What to work on
Using the data below, restate exactly every line from the one with "Taizhou Old Street: 泰州老街" up to and including the one with "Evronasty - Юр, отвези". No picture belongs in it.
#### Exercise inputs
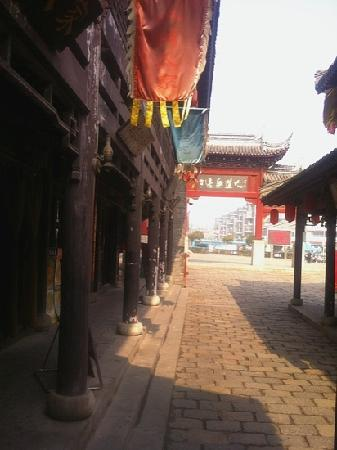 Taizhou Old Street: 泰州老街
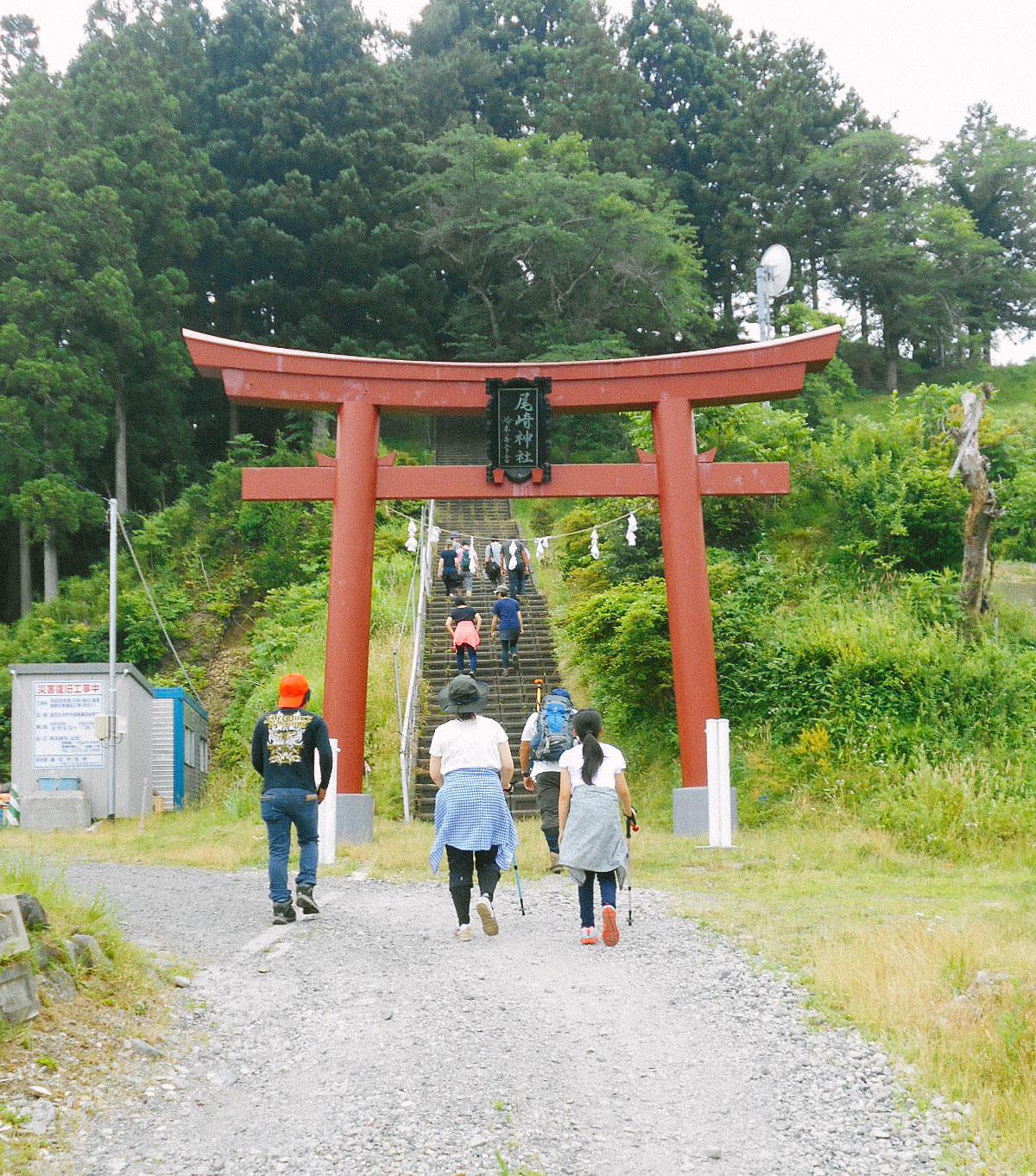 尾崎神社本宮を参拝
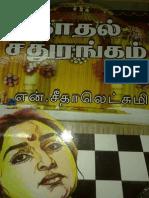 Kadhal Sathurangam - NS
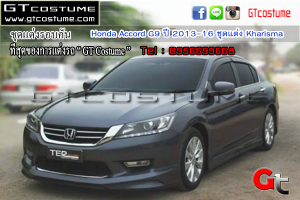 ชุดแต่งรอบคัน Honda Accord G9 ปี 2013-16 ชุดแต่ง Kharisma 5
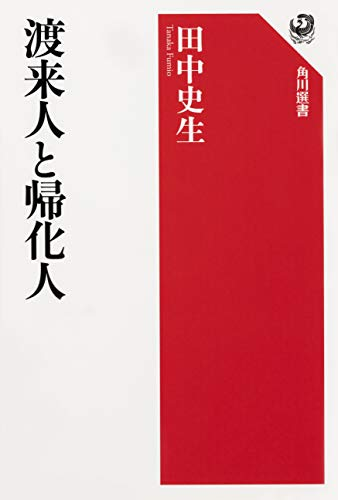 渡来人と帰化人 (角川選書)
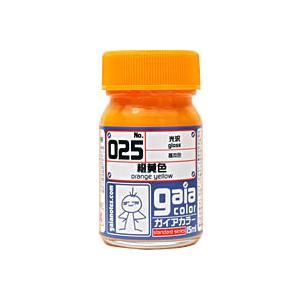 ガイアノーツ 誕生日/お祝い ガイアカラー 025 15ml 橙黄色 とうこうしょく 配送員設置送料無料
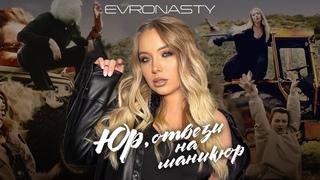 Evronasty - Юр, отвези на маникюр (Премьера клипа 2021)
########
#### Exercise inputs
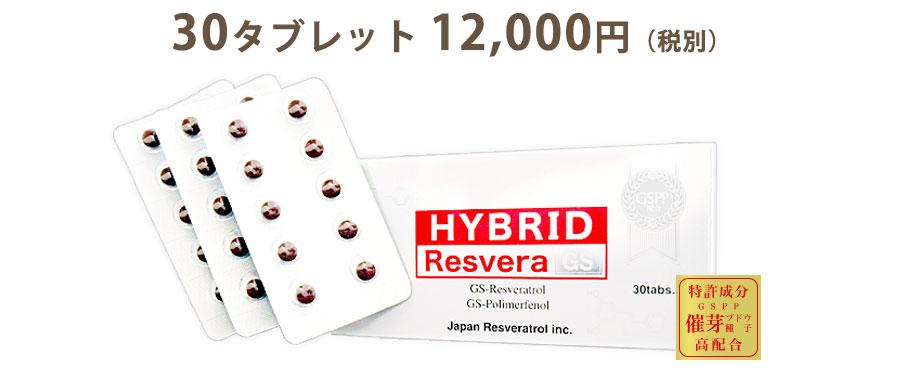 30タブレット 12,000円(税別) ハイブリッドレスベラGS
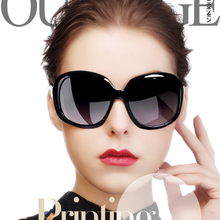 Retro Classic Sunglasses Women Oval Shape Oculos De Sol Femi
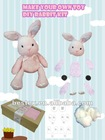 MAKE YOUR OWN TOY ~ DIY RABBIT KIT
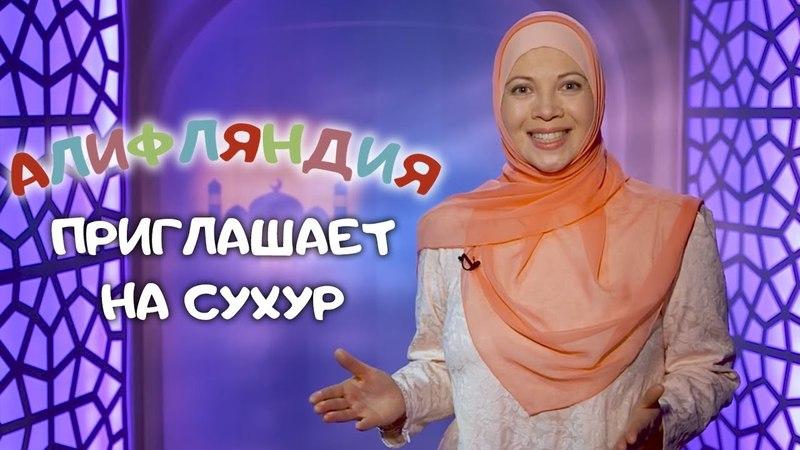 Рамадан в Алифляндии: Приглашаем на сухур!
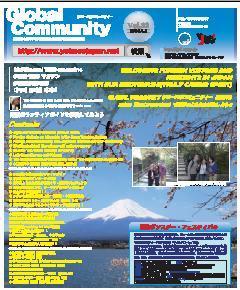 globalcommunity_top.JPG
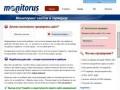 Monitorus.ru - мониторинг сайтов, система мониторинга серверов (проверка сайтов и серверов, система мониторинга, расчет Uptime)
########
#### Exercise inputs
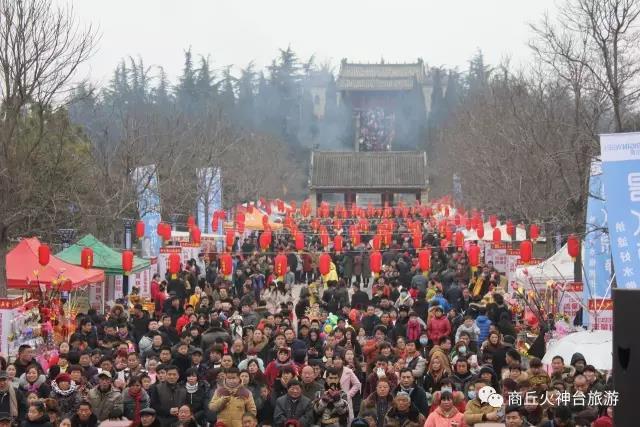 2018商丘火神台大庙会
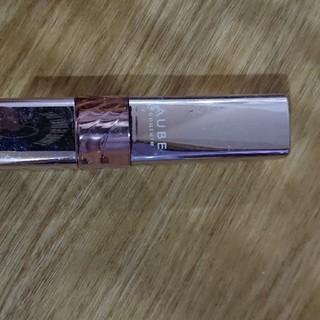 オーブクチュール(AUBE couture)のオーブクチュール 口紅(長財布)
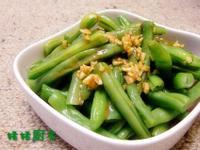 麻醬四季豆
########
Written solution
 Taizhou Old Street: 泰州老街
 尾崎神社本宮を参拝
 Kadhal Sathurangam - NS
 ชุดแต่งรอบคัน Honda Accord G9 ปี 2013-16 ชุดแต่ง Kharisma 5
 渡来人と帰化人 (角川選書)
 ガイアノーツ 誕生日/お祝い ガイアカラー 025 15ml 橙黄色 とうこうしょく 配送員設置送料無料
 Evronasty - Юр, отвези на маникюр (Премьера клипа 2021)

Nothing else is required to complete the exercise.